::: SOURCE EXTRACT :::

[Date Prev][Date Next][Thread Prev][Thread Next][Date index][Thread index]

st: Unused value labels [was: File sizes in Stata & SPSS (was Weights)]

From   "Friedrich Huebler" <>
Subject   st: Unused value labels [was: File sizes in Stata & SPSS (was Weights)]
Date   Sat, 3 May 2008 11:04:58 -0400

David Kantor indirectly brought up the question how unused value
labels can be removed from a dataset to reduce its size. Here is a
solution with -labelsof- from SSC.

sysuse auto
encode make, gen(make2)
drop if _n>5
labelsof make2
local labels "`r(values)'"
foreach x of local labels {
  count if make2==`x'
  if r(N)==0 {
    lab def make2 `x' "", modify
lab list make2


On Fri, May 2, 2008 at 10:46 AM, David Kantor <> wrote:
> Hello all,
>  I just want to add some observations about encoding.

::: SUPPLIED ENTRIES :::

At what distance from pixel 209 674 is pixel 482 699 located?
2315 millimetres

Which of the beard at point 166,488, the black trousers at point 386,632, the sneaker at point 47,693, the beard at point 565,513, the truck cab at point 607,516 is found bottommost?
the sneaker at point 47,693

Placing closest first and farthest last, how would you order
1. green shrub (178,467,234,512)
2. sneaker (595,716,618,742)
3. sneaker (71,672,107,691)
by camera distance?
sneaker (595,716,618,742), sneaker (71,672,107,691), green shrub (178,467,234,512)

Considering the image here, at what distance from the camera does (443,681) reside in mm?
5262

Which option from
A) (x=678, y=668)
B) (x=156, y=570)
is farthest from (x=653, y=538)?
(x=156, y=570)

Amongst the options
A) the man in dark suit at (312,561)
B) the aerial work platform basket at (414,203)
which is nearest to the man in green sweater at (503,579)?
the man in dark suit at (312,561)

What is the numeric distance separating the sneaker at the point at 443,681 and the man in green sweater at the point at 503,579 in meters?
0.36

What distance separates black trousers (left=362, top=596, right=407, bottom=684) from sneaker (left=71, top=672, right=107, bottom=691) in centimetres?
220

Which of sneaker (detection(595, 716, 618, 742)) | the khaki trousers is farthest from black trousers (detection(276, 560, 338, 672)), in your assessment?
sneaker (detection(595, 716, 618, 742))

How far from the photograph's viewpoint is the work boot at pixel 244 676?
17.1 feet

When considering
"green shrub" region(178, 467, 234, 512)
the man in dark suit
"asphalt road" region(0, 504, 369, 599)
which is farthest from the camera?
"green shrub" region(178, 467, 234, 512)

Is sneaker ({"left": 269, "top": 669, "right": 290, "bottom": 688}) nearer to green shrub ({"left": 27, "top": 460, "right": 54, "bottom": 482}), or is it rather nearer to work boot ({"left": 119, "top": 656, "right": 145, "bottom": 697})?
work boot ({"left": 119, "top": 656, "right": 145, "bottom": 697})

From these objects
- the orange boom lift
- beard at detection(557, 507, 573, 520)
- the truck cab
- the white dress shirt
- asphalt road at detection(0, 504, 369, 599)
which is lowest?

:::

*EXERCISE AIM*. Rewrite the value-labels post from the words "foreach x of" through the words "observations about encoding.", swapping "make2" for "make_code". None of the items above are needed.

*IN RESPONSE*.
foreach x of local labels {
  count if make_code==`x'
  if r(N)==0 {
    lab def make_code `x' "", modify
lab list make_code


On Fri, May 2, 2008 at 10:46 AM, David Kantor <> wrote:
> Hello all,
>  I just want to add some observations about encoding.